Administrators in Kaskaskia Special Education District, which covers Bridges, did not respond to the reporters' request for comment.
Children frequently begged not to be locked up. "I don't want to go in a booth. You'll lock me in there all day," one boy reportedly said. He spent five hours in confinement.
The practice led to injuries for some students, who beat the walls of the rooms or otherwise harmed themselves while inside. The school's own reports were often kept from parents, but what reporters found was that teachers and administrators were aware of such incidents.
When he was seven years old, a boy named Isaiah was found by his mother banging his head inside one of the isolation rooms in Middlefork School in Danville. It was something he did not do at home, but he had been doing it for years at school without his mother being notified:
"Isaiah states he has headache and ringing in his ears," according to a report from Dec. 8, 2017. "Nurse filling out concussion form."

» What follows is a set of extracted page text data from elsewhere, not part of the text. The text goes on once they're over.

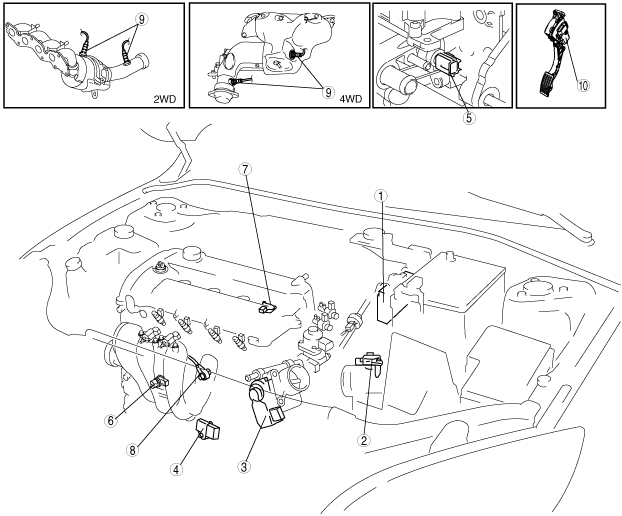 9
2WD
9
4WD
5
10
7
1
6
8
4
3
2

Then, a month later: "Nurse is concerned he has been head banging several times, even slower to answer than usual, he was dizzy when he stood up, almost fell over."

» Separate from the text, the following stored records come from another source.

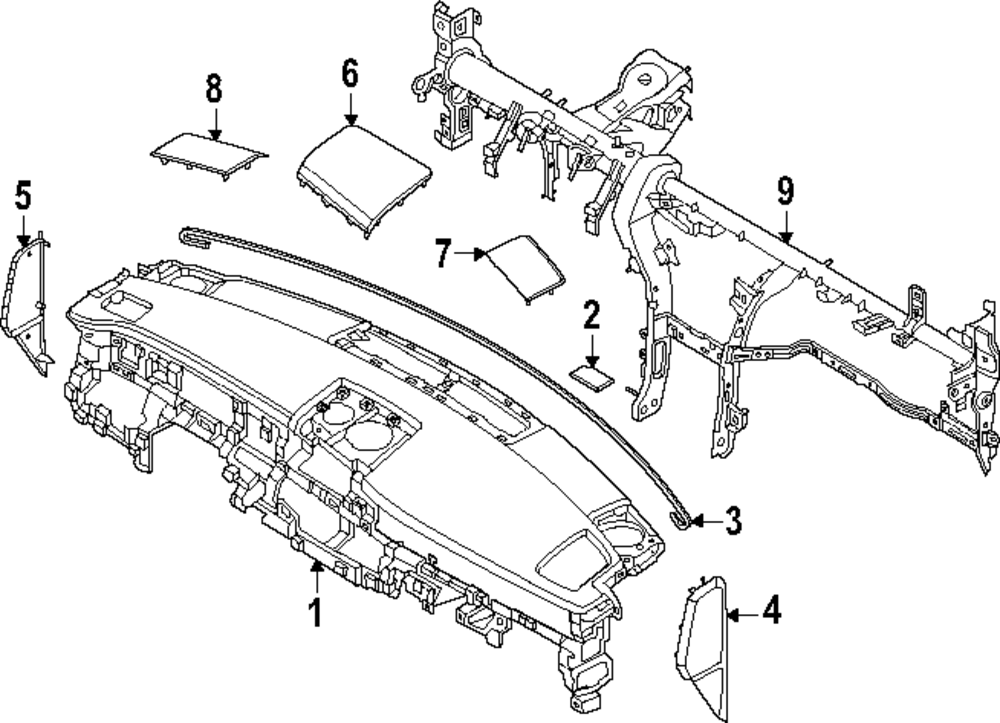 8
6
5
9
7
2
3
1
4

Sitting in his home last spring, Isaiah, now 10, looked down when asked why he hits his head.
"I tell the teachers why," he said. "The timeout room … I don't like it."
Records and interviews show how seclusion can harm children. Students ripped their fingernails or bruised their knuckles hitting the door. Their hands swelled and bled from beating the walls. In some cases, children were hurt so badly that ambulances were called.
These problems have persisted despite Illinois being one of the highest spenders in the country on educational administrative costs. Meanwhile, pension liabilities are threatening the state's finances even as their educational outcomes are mediocre.
Illinois's largest city, Chicago, has prohibited confinement of students, but the Tribune noted that Chicago schools often ship mentally disabled students off to schools that maintain the practice.
The state has recently faced numerous other crises in education. Chicago's public schools were completely shut down at the beginning of the school year due to a teachers strike. Mayor Lori Lightfoot (D.) has still not reached a final deal with the Chicago Teachers Union. The bargaining agreement will reportedly put all Illinois taxpayers on the hook for Chicago teachers' pensions, worsening the pressure government employee retirement funds are putting on the state's finances.